- _REQUIRED ACTION_
Where the records below show a line containing "dreamstime.com", start copying; end with the line containing "DIN 912 M8x10mm", and copy it too.
------ EXCERPTED RECORDS ------
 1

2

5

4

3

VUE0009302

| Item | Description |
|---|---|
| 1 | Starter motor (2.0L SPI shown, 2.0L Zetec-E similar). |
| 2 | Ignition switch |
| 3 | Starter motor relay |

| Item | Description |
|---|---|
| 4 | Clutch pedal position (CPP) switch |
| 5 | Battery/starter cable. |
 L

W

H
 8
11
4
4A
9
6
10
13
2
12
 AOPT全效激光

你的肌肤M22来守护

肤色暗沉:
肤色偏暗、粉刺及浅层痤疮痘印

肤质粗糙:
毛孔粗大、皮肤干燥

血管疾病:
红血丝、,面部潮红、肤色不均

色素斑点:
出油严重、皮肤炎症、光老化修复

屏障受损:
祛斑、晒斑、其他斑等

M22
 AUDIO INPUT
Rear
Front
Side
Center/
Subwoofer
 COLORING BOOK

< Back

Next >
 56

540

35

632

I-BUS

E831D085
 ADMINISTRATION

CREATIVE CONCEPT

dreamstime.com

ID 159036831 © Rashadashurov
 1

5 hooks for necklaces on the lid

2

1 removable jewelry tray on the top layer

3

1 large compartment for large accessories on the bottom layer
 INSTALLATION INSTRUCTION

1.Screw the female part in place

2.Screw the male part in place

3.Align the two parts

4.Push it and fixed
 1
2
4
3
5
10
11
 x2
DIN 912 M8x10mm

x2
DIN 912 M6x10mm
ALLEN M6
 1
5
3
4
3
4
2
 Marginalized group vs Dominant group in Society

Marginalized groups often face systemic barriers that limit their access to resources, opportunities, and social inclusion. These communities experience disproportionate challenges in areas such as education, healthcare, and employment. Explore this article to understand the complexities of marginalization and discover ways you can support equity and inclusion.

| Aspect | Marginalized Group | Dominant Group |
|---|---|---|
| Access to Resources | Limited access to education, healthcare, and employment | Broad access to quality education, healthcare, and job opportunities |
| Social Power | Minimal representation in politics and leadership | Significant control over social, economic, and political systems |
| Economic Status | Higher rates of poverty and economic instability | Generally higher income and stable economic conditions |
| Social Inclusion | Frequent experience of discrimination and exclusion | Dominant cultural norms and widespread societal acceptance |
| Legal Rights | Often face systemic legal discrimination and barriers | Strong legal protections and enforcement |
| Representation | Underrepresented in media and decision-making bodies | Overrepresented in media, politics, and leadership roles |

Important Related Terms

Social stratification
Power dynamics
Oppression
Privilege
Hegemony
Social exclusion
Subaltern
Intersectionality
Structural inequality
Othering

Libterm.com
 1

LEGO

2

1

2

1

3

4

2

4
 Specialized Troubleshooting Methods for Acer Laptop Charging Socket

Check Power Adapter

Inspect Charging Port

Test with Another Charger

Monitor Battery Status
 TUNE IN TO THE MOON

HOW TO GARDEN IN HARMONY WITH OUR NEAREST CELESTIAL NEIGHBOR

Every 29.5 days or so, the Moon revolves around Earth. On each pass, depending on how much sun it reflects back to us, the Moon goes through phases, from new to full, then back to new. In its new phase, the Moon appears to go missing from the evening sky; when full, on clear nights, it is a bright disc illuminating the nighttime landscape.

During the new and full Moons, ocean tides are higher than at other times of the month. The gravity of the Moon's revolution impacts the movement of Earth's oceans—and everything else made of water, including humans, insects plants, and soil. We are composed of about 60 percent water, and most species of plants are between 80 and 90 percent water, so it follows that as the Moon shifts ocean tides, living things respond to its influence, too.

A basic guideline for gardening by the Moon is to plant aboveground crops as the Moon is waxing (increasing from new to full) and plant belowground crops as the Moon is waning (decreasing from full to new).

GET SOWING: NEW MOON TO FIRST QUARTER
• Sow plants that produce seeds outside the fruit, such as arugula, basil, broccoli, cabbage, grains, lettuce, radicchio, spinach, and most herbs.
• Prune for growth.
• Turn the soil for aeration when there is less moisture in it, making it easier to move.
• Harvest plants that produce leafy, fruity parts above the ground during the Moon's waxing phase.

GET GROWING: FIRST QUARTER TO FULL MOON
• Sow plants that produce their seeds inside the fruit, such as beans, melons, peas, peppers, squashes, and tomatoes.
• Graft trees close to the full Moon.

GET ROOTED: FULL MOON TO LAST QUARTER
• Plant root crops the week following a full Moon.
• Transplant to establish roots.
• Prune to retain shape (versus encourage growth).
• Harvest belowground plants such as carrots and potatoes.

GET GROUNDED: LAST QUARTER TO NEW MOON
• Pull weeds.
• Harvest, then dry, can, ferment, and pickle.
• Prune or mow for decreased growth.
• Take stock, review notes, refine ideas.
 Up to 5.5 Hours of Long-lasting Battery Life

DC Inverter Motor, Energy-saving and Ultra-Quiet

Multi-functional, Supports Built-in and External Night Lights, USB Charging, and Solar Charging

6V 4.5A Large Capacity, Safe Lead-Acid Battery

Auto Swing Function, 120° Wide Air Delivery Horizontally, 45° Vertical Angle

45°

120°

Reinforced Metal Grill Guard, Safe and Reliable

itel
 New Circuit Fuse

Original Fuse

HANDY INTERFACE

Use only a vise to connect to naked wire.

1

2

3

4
------
- _EXERCISE RESPONSE_
dreamstime.com

ID 159036831 © Rashadashurov
 1

5 hooks for necklaces on the lid

2

1 removable jewelry tray on the top layer

3

1 large compartment for large accessories on the bottom layer
 INSTALLATION INSTRUCTION

1.Screw the female part in place

2.Screw the male part in place

3.Align the two parts

4.Push it and fixed
 1
2
4
3
5
10
11
 x2
DIN 912 M8x10mm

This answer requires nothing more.